» Set task
Convert every line of the material below into a JSON list of strings, one string per line, omitting blank lines.

-- begin --

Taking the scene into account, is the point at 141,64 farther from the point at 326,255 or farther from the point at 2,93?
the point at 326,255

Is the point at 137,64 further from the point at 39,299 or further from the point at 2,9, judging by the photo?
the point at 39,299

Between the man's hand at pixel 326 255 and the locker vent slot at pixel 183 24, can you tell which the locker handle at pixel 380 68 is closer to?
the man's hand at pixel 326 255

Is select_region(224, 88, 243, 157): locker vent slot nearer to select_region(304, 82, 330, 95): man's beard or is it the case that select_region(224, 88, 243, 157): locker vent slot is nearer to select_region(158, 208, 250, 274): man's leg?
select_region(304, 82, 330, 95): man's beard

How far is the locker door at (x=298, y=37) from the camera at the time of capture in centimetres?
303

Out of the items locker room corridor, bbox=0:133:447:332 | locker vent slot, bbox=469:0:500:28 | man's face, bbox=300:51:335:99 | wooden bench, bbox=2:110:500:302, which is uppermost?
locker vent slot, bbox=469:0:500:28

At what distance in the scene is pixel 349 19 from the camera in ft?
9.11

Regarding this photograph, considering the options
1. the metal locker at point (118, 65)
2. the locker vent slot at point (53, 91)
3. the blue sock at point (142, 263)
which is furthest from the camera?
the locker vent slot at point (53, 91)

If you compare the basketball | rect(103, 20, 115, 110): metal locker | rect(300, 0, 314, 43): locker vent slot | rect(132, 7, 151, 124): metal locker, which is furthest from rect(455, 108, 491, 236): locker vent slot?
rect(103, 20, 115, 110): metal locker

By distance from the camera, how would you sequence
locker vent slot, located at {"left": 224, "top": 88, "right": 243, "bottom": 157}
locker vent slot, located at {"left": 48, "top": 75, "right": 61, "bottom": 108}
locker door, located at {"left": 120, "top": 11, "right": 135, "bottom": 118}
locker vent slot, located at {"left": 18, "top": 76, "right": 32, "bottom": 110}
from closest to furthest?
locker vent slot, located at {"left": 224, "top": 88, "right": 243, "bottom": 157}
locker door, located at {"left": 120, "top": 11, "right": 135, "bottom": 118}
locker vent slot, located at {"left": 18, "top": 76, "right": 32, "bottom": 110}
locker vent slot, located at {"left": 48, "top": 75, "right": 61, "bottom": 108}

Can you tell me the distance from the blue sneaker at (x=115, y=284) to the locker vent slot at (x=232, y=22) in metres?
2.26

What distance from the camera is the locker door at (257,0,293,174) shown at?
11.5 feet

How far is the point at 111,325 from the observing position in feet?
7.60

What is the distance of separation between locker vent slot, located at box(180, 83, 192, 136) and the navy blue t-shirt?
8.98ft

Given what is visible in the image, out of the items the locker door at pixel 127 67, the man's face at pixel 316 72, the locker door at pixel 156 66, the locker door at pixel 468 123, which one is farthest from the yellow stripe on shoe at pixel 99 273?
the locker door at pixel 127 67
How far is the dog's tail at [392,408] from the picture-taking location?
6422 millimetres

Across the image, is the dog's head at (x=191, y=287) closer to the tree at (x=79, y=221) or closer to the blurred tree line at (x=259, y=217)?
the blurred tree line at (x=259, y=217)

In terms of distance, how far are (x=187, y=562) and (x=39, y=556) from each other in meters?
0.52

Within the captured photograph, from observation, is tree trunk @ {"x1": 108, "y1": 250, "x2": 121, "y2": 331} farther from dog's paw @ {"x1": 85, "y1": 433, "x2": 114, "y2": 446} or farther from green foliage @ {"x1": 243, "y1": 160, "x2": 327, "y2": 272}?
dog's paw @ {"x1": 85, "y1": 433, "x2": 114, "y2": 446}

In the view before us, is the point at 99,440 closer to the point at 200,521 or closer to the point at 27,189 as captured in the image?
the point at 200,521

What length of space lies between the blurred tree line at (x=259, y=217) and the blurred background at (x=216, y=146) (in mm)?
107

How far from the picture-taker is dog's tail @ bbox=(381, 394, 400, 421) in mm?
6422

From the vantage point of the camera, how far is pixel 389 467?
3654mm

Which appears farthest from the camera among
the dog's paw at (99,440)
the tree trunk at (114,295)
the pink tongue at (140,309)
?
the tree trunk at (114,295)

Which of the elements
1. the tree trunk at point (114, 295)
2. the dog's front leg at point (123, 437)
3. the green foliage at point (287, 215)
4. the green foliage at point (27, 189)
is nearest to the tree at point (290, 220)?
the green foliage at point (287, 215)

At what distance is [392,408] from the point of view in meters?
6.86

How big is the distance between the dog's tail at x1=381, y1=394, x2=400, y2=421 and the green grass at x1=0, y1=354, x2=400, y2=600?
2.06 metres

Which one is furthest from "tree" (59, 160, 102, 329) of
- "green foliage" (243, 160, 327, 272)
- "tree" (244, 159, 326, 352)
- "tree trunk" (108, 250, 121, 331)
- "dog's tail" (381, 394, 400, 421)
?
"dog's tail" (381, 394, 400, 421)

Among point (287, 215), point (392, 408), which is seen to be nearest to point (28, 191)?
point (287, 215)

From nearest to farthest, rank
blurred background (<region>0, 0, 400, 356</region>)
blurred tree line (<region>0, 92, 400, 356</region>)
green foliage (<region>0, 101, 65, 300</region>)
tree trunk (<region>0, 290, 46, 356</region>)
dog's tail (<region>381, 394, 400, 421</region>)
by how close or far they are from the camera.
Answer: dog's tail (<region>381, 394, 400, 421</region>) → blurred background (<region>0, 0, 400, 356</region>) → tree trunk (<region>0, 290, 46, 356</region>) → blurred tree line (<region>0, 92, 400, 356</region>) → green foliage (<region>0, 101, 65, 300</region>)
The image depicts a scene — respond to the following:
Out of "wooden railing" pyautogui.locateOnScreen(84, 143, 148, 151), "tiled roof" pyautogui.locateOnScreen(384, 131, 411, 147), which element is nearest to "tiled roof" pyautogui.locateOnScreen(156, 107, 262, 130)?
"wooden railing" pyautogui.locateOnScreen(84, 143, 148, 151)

-- end --

» Exercise result
[
  "Taking the scene into account, is the point at 141,64 farther from the point at 326,255 or farther from the point at 2,93?",
  "the point at 326,255",
  "Is the point at 137,64 further from the point at 39,299 or further from the point at 2,9, judging by the photo?",
  "the point at 39,299",
  "Between the man's hand at pixel 326 255 and the locker vent slot at pixel 183 24, can you tell which the locker handle at pixel 380 68 is closer to?",
  "the man's hand at pixel 326 255",
  "Is select_region(224, 88, 243, 157): locker vent slot nearer to select_region(304, 82, 330, 95): man's beard or is it the case that select_region(224, 88, 243, 157): locker vent slot is nearer to select_region(158, 208, 250, 274): man's leg?",
  "select_region(304, 82, 330, 95): man's beard",
  "How far is the locker door at (x=298, y=37) from the camera at the time of capture in centimetres?",
  "303",
  "Out of the items locker room corridor, bbox=0:133:447:332 | locker vent slot, bbox=469:0:500:28 | man's face, bbox=300:51:335:99 | wooden bench, bbox=2:110:500:302, which is uppermost?",
  "locker vent slot, bbox=469:0:500:28",
  "At what distance in the scene is pixel 349 19 from the camera in ft?",
  "9.11",
  "Regarding this photograph, considering the options",
  "1. the metal locker at point (118, 65)",
  "2. the locker vent slot at point (53, 91)",
  "3. the blue sock at point (142, 263)",
  "which is furthest from the camera?",
  "the locker vent slot at point (53, 91)",
  "If you compare the basketball | rect(103, 20, 115, 110): metal locker | rect(300, 0, 314, 43): locker vent slot | rect(132, 7, 151, 124): metal locker, which is furthest from rect(455, 108, 491, 236): locker vent slot?",
  "rect(103, 20, 115, 110): metal locker",
  "By distance from the camera, how would you sequence",
  "locker vent slot, located at {\"left\": 224, \"top\": 88, \"right\": 243, \"bottom\": 157}",
  "locker vent slot, located at {\"left\": 48, \"top\": 75, \"right\": 61, \"bottom\": 108}",
  "locker door, located at {\"left\": 120, \"top\": 11, \"right\": 135, \"bottom\": 118}",
  "locker vent slot, located at {\"left\": 18, \"top\": 76, \"right\": 32, \"bottom\": 110}",
  "from closest to furthest?",
  "locker vent slot, located at {\"left\": 224, \"top\": 88, \"right\": 243, \"bottom\": 157}",
  "locker door, located at {\"left\": 120, \"top\": 11, \"right\": 135, \"bottom\": 118}",
  "locker vent slot, located at {\"left\": 18, \"top\": 76, \"right\": 32, \"bottom\": 110}",
  "locker vent slot, located at {\"left\": 48, \"top\": 75, \"right\": 61, \"bottom\": 108}",
  "Can you tell me the distance from the blue sneaker at (x=115, y=284) to the locker vent slot at (x=232, y=22) in metres?",
  "2.26",
  "What distance from the camera is the locker door at (257,0,293,174) shown at?",
  "11.5 feet",
  "How far is the point at 111,325 from the observing position in feet?",
  "7.60",
  "What is the distance of separation between locker vent slot, located at box(180, 83, 192, 136) and the navy blue t-shirt?",
  "8.98ft",
  "Given what is visible in the image, out of the items the locker door at pixel 127 67, the man's face at pixel 316 72, the locker door at pixel 156 66, the locker door at pixel 468 123, which one is farthest from the yellow stripe on shoe at pixel 99 273?",
  "the locker door at pixel 127 67",
  "How far is the dog's tail at [392,408] from the picture-taking location?",
  "6422 millimetres",
  "Across the image, is the dog's head at (x=191, y=287) closer to the tree at (x=79, y=221) or closer to the blurred tree line at (x=259, y=217)?",
  "the blurred tree line at (x=259, y=217)",
  "In terms of distance, how far are (x=187, y=562) and (x=39, y=556) from each other in meters?",
  "0.52",
  "Within the captured photograph, from observation, is tree trunk @ {\"x1\": 108, \"y1\": 250, \"x2\": 121, \"y2\": 331} farther from dog's paw @ {\"x1\": 85, \"y1\": 433, \"x2\": 114, \"y2\": 446} or farther from green foliage @ {\"x1\": 243, \"y1\": 160, \"x2\": 327, \"y2\": 272}?",
  "dog's paw @ {\"x1\": 85, \"y1\": 433, \"x2\": 114, \"y2\": 446}",
  "In the view before us, is the point at 99,440 closer to the point at 200,521 or closer to the point at 27,189 as captured in the image?",
  "the point at 200,521",
  "What length of space lies between the blurred tree line at (x=259, y=217) and the blurred background at (x=216, y=146) (in mm)?",
  "107",
  "How far from the picture-taker is dog's tail @ bbox=(381, 394, 400, 421) in mm?",
  "6422",
  "From the vantage point of the camera, how far is pixel 389 467?",
  "3654mm",
  "Which appears farthest from the camera among",
  "the dog's paw at (99,440)",
  "the tree trunk at (114,295)",
  "the pink tongue at (140,309)",
  "?",
  "the tree trunk at (114,295)",
  "Which of the elements",
  "1. the tree trunk at point (114, 295)",
  "2. the dog's front leg at point (123, 437)",
  "3. the green foliage at point (287, 215)",
  "4. the green foliage at point (27, 189)",
  "is nearest to the tree at point (290, 220)?",
  "the green foliage at point (287, 215)",
  "At what distance is [392,408] from the point of view in meters?",
  "6.86",
  "How big is the distance between the dog's tail at x1=381, y1=394, x2=400, y2=421 and the green grass at x1=0, y1=354, x2=400, y2=600?",
  "2.06 metres",
  "Which one is furthest from \"tree\" (59, 160, 102, 329) of",
  "- \"green foliage\" (243, 160, 327, 272)",
  "- \"tree\" (244, 159, 326, 352)",
  "- \"tree trunk\" (108, 250, 121, 331)",
  "- \"dog's tail\" (381, 394, 400, 421)",
  "?",
  "\"dog's tail\" (381, 394, 400, 421)",
  "Among point (287, 215), point (392, 408), which is seen to be nearest to point (28, 191)?",
  "point (287, 215)",
  "From nearest to farthest, rank",
  "blurred background (<region>0, 0, 400, 356</region>)",
  "blurred tree line (<region>0, 92, 400, 356</region>)",
  "green foliage (<region>0, 101, 65, 300</region>)",
  "tree trunk (<region>0, 290, 46, 356</region>)",
  "dog's tail (<region>381, 394, 400, 421</region>)",
  "by how close or far they are from the camera.",
  "Answer: dog's tail (<region>381, 394, 400, 421</region>) → blurred background (<region>0, 0, 400, 356</region>) → tree trunk (<region>0, 290, 46, 356</region>) → blurred tree line (<region>0, 92, 400, 356</region>) → green foliage (<region>0, 101, 65, 300</region>)",
  "The image depicts a scene — respond to the following:",
  "Out of \"wooden railing\" pyautogui.locateOnScreen(84, 143, 148, 151), \"tiled roof\" pyautogui.locateOnScreen(384, 131, 411, 147), which element is nearest to \"tiled roof\" pyautogui.locateOnScreen(156, 107, 262, 130)?",
  "\"wooden railing\" pyautogui.locateOnScreen(84, 143, 148, 151)"
]